**** DATASET ROWS

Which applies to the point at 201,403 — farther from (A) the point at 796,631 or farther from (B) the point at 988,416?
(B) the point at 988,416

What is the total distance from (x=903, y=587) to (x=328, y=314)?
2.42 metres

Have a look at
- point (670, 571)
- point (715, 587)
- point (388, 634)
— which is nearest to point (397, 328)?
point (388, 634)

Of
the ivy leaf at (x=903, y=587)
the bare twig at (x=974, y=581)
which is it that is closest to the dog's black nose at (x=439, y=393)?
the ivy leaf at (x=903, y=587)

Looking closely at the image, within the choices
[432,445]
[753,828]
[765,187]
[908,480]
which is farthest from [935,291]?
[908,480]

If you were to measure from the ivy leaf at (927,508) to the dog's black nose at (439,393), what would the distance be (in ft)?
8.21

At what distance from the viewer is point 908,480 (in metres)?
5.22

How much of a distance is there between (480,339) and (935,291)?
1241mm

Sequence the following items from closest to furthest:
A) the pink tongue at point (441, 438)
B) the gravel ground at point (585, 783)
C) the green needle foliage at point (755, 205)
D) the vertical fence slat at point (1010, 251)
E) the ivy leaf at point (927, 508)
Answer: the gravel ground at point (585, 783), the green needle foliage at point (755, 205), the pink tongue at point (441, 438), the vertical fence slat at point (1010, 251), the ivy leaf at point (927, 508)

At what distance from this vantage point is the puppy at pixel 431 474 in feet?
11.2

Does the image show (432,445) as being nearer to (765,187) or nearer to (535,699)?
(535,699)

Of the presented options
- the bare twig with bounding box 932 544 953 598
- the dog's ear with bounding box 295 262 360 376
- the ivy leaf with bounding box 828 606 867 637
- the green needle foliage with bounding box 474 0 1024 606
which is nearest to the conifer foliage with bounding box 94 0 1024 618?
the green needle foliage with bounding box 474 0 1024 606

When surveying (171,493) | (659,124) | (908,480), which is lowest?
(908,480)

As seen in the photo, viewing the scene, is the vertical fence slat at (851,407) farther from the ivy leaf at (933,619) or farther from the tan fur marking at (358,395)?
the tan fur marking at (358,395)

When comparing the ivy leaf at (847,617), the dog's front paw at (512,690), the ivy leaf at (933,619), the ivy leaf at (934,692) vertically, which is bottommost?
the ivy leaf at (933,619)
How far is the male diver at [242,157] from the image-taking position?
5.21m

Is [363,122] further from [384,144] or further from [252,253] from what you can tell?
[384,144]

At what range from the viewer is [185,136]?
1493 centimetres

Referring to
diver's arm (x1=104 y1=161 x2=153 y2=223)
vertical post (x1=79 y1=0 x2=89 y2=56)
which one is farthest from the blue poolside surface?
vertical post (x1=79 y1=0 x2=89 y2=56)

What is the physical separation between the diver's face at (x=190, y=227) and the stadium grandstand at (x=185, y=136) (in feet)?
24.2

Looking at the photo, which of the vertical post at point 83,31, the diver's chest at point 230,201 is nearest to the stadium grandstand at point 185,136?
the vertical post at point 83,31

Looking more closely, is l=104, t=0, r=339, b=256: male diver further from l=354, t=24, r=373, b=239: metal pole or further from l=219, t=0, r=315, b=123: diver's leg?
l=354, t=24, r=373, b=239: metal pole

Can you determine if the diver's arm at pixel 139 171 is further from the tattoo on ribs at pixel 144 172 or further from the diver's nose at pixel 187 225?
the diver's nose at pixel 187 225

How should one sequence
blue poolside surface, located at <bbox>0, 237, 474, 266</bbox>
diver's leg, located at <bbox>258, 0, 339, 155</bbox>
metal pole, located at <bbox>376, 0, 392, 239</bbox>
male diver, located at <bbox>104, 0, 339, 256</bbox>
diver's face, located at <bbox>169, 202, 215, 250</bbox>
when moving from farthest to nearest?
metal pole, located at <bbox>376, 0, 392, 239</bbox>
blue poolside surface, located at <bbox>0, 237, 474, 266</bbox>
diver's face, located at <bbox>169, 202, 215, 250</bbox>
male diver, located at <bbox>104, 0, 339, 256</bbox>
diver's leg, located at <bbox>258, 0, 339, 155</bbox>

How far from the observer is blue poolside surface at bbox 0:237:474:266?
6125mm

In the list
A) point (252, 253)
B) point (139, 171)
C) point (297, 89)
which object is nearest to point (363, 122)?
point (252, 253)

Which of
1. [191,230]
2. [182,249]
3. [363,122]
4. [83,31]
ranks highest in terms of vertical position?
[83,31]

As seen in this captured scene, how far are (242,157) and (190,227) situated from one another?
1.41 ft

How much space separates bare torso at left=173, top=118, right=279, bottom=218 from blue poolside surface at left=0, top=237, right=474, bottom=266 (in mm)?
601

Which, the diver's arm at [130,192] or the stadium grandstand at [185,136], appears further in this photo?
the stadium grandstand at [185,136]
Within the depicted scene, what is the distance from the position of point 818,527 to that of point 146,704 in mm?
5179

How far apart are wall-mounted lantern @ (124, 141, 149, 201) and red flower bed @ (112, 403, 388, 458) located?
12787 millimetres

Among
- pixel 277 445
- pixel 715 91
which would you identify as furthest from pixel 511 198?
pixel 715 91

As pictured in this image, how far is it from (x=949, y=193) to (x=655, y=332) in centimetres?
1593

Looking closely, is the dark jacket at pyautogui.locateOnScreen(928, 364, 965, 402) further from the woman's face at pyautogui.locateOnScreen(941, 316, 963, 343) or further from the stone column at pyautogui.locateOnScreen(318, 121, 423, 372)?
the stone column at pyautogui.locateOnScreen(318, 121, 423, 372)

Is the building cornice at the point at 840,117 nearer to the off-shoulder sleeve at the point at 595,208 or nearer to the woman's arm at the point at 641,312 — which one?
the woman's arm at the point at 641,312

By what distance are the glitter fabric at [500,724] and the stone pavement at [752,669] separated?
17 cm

********

:: REQUIREMENT ::
Rewrite all of the material above with every "dog's black nose" changed to "dog's dark nose", leaving everything else untouched.

:: EXPECTED ANSWER ::
Which applies to the point at 201,403 — farther from (A) the point at 796,631 or farther from (B) the point at 988,416?
(B) the point at 988,416

What is the total distance from (x=903, y=587) to (x=328, y=314)?
2.42 metres

Have a look at
- point (670, 571)
- point (715, 587)
- point (388, 634)
— which is nearest to point (397, 328)?
point (388, 634)

Of
the ivy leaf at (x=903, y=587)
the bare twig at (x=974, y=581)
which is it that is closest to the dog's dark nose at (x=439, y=393)?
the ivy leaf at (x=903, y=587)

Looking closely at the image, within the choices
[432,445]
[753,828]
[765,187]
[908,480]
which is farthest from [935,291]?
[908,480]

If you were to measure from the ivy leaf at (927,508) to the dog's dark nose at (439,393), what would the distance be (in ft)?
8.21

At what distance from the viewer is point 908,480 (in metres)?
5.22

How much of a distance is there between (480,339) and (935,291)?
1241mm

Sequence the following items from closest to furthest:
A) the pink tongue at point (441, 438)
B) the gravel ground at point (585, 783)
C) the green needle foliage at point (755, 205)
D) the vertical fence slat at point (1010, 251)
E) the ivy leaf at point (927, 508)
Answer: the gravel ground at point (585, 783), the green needle foliage at point (755, 205), the pink tongue at point (441, 438), the vertical fence slat at point (1010, 251), the ivy leaf at point (927, 508)

At what distance from this vantage point is the puppy at pixel 431 474 in feet?
11.2

Does the image show (432,445) as being nearer to (765,187) or nearer to (535,699)?
(535,699)

Of the presented options
- the bare twig with bounding box 932 544 953 598
- the dog's ear with bounding box 295 262 360 376
- the ivy leaf with bounding box 828 606 867 637
- the green needle foliage with bounding box 474 0 1024 606
which is nearest to the conifer foliage with bounding box 94 0 1024 618?
the green needle foliage with bounding box 474 0 1024 606

When surveying (171,493) | (659,124) | (908,480), which is lowest?
(908,480)

As seen in the photo, viewing the scene, is the vertical fence slat at (851,407) farther from the ivy leaf at (933,619) or farther from the tan fur marking at (358,395)?
the tan fur marking at (358,395)

When comparing the ivy leaf at (847,617), the dog's front paw at (512,690), the ivy leaf at (933,619), the ivy leaf at (934,692) vertically, which is bottommost?
the ivy leaf at (933,619)
How far is the male diver at [242,157] from the image-taking position?
5.21m

Is [363,122] further from [384,144] or further from [252,253] from what you can tell?
[384,144]

At what range from the viewer is [185,136]?
1493 centimetres

Referring to
diver's arm (x1=104 y1=161 x2=153 y2=223)
vertical post (x1=79 y1=0 x2=89 y2=56)
which one is farthest from the blue poolside surface?
vertical post (x1=79 y1=0 x2=89 y2=56)

What is the physical separation between the diver's face at (x=190, y=227) and the stadium grandstand at (x=185, y=136) (in feet)?
24.2

Looking at the photo, which of the vertical post at point 83,31, the diver's chest at point 230,201 is nearest to the stadium grandstand at point 185,136?
the vertical post at point 83,31

Looking more closely, is l=104, t=0, r=339, b=256: male diver further from l=354, t=24, r=373, b=239: metal pole or further from l=219, t=0, r=315, b=123: diver's leg?
l=354, t=24, r=373, b=239: metal pole

Can you determine if the diver's arm at pixel 139 171 is further from the tattoo on ribs at pixel 144 172 or further from the diver's nose at pixel 187 225?
the diver's nose at pixel 187 225

How should one sequence
blue poolside surface, located at <bbox>0, 237, 474, 266</bbox>
diver's leg, located at <bbox>258, 0, 339, 155</bbox>
metal pole, located at <bbox>376, 0, 392, 239</bbox>
male diver, located at <bbox>104, 0, 339, 256</bbox>
diver's face, located at <bbox>169, 202, 215, 250</bbox>
when moving from farthest to nearest?
metal pole, located at <bbox>376, 0, 392, 239</bbox>
blue poolside surface, located at <bbox>0, 237, 474, 266</bbox>
diver's face, located at <bbox>169, 202, 215, 250</bbox>
male diver, located at <bbox>104, 0, 339, 256</bbox>
diver's leg, located at <bbox>258, 0, 339, 155</bbox>

How far from the observer is blue poolside surface at bbox 0:237:474:266?
6125mm

In the list
A) point (252, 253)
B) point (139, 171)
C) point (297, 89)
which object is nearest to point (363, 122)?
point (252, 253)

Which of
1. [191,230]
2. [182,249]
3. [363,122]
4. [83,31]
ranks highest in terms of vertical position?
[83,31]

As seen in this captured scene, how far are (242,157) and (190,227) situated from one another?
1.41 ft

How much space separates bare torso at left=173, top=118, right=279, bottom=218 from blue poolside surface at left=0, top=237, right=474, bottom=266 (in mm)?
601

Which, the diver's arm at [130,192] or the stadium grandstand at [185,136], appears further in this photo?
the stadium grandstand at [185,136]
Within the depicted scene, what is the distance from the position of point 818,527 to that of point 146,704 in mm?
5179

How far apart are wall-mounted lantern @ (124, 141, 149, 201) and red flower bed @ (112, 403, 388, 458) located?
12787 millimetres

Among
- pixel 277 445
- pixel 715 91
which would you identify as furthest from pixel 511 198?
pixel 715 91

As pictured in this image, how far is it from (x=949, y=193) to (x=655, y=332) in centimetres?
1593

Looking closely, is the dark jacket at pyautogui.locateOnScreen(928, 364, 965, 402) further from the woman's face at pyautogui.locateOnScreen(941, 316, 963, 343) or further from the stone column at pyautogui.locateOnScreen(318, 121, 423, 372)?
the stone column at pyautogui.locateOnScreen(318, 121, 423, 372)

Is the building cornice at the point at 840,117 nearer to the off-shoulder sleeve at the point at 595,208 or nearer to the woman's arm at the point at 641,312 — which one?
the woman's arm at the point at 641,312

By what distance are the glitter fabric at [500,724] and the stone pavement at [752,669] separated?
17 cm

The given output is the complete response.